„Cała Polska wychodzi na ulice”? Komedia wokół „Lex TVN”

"Koń by się uśmiał." Źródło: Pixabay, TVN, collage
REKLAMA

Czarne paski w TVN i zmasowana propaganda w internecie zachęcają do zaplanowanych na 18 grudnia protestów w „obronie” tej co prawda „antyrządowej”, ale lewicowej i promującej permisywizm moralny stacji telewizyjnej. Niektórzy, na wypadek klapy frekwencyjnej, z góry piszą o perfidii PiS, który specjalnie przeforsował ustawę w okresie przedświątecznym, kiedy to ludzie „są zajęci”. Inni twierdzą, że ustawa ma „przykryć”… wypadek premier Szydło sprzed kilku lat. Co wpis to śmieszniej.

W rzeczywistości z dużej chmury spadnie zapewne niewielki deszcz. Prezydent Andrzej Duda już dopuszcza możliwość, że ustawy nie podpisze, a Amerykanie pogrozili palcem. Jednak przeglądając Twittera nie sposób nie odnotować kilku celnych uwag i co bardziej zabawnych teorii.
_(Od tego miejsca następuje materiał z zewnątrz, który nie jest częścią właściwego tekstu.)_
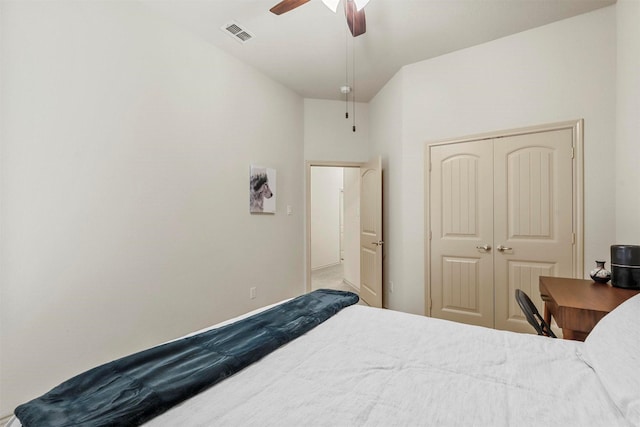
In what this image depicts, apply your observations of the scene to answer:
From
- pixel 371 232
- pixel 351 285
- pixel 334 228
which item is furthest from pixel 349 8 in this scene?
pixel 334 228

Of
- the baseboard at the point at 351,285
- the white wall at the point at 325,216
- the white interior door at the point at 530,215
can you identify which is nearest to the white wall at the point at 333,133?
the white interior door at the point at 530,215

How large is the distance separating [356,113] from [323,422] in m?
4.00

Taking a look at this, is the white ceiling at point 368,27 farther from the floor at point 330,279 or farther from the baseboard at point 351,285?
the floor at point 330,279

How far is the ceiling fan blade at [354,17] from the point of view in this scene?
1902 millimetres

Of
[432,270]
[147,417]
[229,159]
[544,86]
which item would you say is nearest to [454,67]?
[544,86]

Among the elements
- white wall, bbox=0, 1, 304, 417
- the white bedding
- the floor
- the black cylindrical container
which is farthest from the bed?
the floor

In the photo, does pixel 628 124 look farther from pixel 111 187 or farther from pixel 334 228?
pixel 334 228

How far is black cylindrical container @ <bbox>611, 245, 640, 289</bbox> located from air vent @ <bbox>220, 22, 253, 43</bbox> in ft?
10.4

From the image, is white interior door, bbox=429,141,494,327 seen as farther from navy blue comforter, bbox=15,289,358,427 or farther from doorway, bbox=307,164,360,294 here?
navy blue comforter, bbox=15,289,358,427

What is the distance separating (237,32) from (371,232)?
2.62m

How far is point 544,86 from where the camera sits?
251 centimetres

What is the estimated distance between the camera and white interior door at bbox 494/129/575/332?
8.05ft

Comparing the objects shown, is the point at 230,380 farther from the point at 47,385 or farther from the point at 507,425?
the point at 47,385

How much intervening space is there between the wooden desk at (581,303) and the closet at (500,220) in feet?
2.46
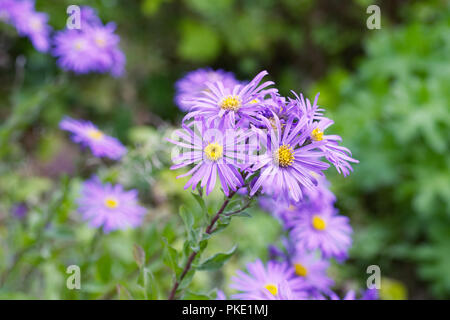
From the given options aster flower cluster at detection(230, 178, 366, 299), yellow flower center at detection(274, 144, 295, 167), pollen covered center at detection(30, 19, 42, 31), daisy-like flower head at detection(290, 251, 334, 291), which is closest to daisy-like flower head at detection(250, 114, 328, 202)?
yellow flower center at detection(274, 144, 295, 167)

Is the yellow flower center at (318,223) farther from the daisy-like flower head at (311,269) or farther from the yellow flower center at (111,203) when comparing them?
the yellow flower center at (111,203)

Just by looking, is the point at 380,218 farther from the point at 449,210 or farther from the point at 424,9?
the point at 424,9

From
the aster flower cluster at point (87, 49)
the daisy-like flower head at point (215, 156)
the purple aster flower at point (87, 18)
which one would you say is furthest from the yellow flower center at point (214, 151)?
the purple aster flower at point (87, 18)

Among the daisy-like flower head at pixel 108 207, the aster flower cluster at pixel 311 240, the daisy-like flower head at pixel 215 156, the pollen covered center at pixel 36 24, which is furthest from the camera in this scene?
the pollen covered center at pixel 36 24

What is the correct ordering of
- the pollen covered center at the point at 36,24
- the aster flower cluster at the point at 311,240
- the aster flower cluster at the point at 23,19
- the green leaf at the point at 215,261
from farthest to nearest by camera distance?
1. the pollen covered center at the point at 36,24
2. the aster flower cluster at the point at 23,19
3. the aster flower cluster at the point at 311,240
4. the green leaf at the point at 215,261

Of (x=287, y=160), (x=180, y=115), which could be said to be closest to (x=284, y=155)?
(x=287, y=160)

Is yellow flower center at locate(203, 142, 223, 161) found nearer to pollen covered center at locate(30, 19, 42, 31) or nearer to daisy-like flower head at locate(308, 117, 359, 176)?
daisy-like flower head at locate(308, 117, 359, 176)
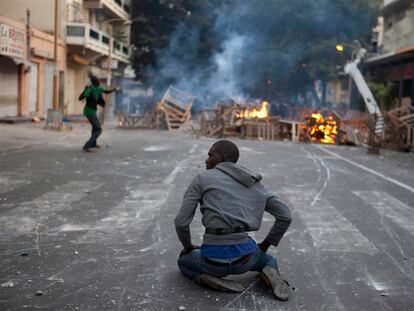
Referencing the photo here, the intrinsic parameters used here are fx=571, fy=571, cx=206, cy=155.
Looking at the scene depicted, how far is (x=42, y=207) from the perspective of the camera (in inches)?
291

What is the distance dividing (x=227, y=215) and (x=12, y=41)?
21236 mm

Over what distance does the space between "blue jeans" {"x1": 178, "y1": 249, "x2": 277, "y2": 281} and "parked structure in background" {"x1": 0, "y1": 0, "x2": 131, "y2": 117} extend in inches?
763

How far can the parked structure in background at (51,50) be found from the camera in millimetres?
24484

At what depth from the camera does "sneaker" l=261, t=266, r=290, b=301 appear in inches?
166

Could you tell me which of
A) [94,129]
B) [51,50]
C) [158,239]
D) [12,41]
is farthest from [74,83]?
[158,239]

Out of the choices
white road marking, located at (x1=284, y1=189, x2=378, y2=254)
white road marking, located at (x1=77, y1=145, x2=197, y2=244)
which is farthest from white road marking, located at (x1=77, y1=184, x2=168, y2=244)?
white road marking, located at (x1=284, y1=189, x2=378, y2=254)

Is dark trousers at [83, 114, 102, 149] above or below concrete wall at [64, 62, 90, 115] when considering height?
below

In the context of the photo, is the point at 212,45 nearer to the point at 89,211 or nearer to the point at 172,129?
the point at 172,129

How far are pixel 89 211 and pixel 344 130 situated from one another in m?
15.8

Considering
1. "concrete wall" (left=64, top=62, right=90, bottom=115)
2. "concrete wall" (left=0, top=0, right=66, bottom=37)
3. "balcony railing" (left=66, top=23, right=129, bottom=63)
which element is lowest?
"concrete wall" (left=64, top=62, right=90, bottom=115)

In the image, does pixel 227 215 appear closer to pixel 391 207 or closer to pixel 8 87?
pixel 391 207

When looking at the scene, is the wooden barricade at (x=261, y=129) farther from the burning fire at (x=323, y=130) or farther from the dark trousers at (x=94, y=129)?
the dark trousers at (x=94, y=129)

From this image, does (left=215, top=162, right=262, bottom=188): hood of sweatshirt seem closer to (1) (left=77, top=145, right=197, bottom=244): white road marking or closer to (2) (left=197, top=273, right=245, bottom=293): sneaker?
(2) (left=197, top=273, right=245, bottom=293): sneaker

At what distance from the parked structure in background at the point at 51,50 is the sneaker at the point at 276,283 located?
19.8 metres
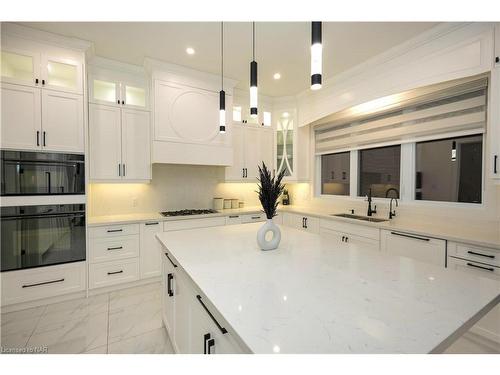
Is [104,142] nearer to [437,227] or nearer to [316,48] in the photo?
[316,48]

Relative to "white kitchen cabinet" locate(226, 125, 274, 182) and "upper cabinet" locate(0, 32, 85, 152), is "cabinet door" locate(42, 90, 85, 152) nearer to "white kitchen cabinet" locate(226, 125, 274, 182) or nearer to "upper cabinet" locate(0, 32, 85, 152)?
"upper cabinet" locate(0, 32, 85, 152)

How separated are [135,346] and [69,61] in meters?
2.88

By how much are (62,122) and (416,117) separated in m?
4.00

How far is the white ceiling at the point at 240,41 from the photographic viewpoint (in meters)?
2.20

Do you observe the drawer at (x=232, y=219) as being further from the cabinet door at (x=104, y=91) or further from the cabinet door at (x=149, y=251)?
the cabinet door at (x=104, y=91)

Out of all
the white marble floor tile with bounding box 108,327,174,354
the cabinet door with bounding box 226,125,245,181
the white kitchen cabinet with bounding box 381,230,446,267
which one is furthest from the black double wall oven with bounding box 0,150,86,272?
the white kitchen cabinet with bounding box 381,230,446,267

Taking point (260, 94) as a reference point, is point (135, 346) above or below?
below

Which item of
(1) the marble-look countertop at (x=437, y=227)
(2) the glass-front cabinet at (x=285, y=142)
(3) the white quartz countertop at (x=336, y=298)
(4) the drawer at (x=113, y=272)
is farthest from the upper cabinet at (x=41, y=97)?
(2) the glass-front cabinet at (x=285, y=142)

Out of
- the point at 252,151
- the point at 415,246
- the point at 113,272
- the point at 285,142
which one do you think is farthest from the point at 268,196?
the point at 285,142

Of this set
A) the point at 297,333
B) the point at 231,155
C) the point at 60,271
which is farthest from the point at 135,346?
the point at 231,155

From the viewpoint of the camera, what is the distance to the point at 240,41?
244cm

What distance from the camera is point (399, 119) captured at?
293 centimetres

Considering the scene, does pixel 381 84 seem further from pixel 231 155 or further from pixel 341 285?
pixel 341 285

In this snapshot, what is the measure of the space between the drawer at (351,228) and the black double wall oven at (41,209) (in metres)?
2.96
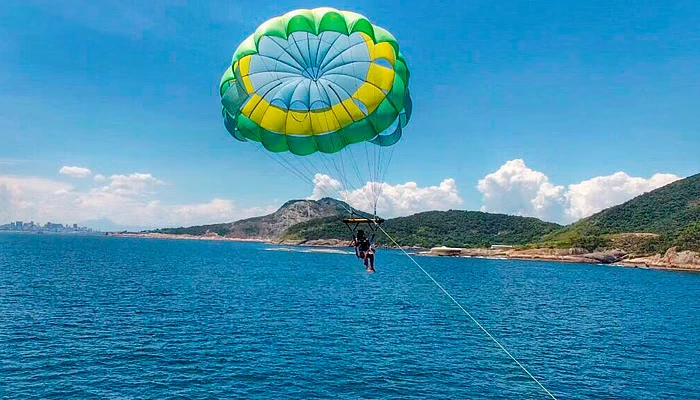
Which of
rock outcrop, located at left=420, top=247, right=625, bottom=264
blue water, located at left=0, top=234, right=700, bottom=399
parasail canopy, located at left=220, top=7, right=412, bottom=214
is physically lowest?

Ktoś zauważa, że jednak PiS osiągnął sukces, bo od momentu uchwalenie „lex TVN”, ta stacja zajmuje się już tylko… sama sobą. Inny uważa, że to „kara” za zakup transmisji PŚ i tragiczne skoki Polaków: „Piotrek Żyła 66 w kwalifikacjach, Panie Prezydencie @AndrzejDuda, Nic nie sugeruję – #lexTVN”.

REKLAMA

Politycy totalnej opozycji licytują się w trosce o „wolne media”, chociaż na lewicy rzucają „fochem”, że oni tu „murem za każdym TVN-owskim szurem”, a stacja dalej zaprasza czasami np. Konfederatów.

Bogdan Klich z Platformy wietrzy teorię spiskową: „Strach przed prawdą ujawnioną w #WolneMedia w sprawie wypadku premier Szydło powodem błyskawicznego przyjęcia #lexTVN”. I pomyśleć, że facet był kiedyś ministrem obrony.

Ktoś przytomny po seansie wiadomości w TVN napisał: „ciekawy był materiał z USA. Troska o wolne media ze strony tych, którym nie przeszkadza banowanie w mediach urzędującego prezydenta ich własnego kraju, a wręcz temu przyklaskują”.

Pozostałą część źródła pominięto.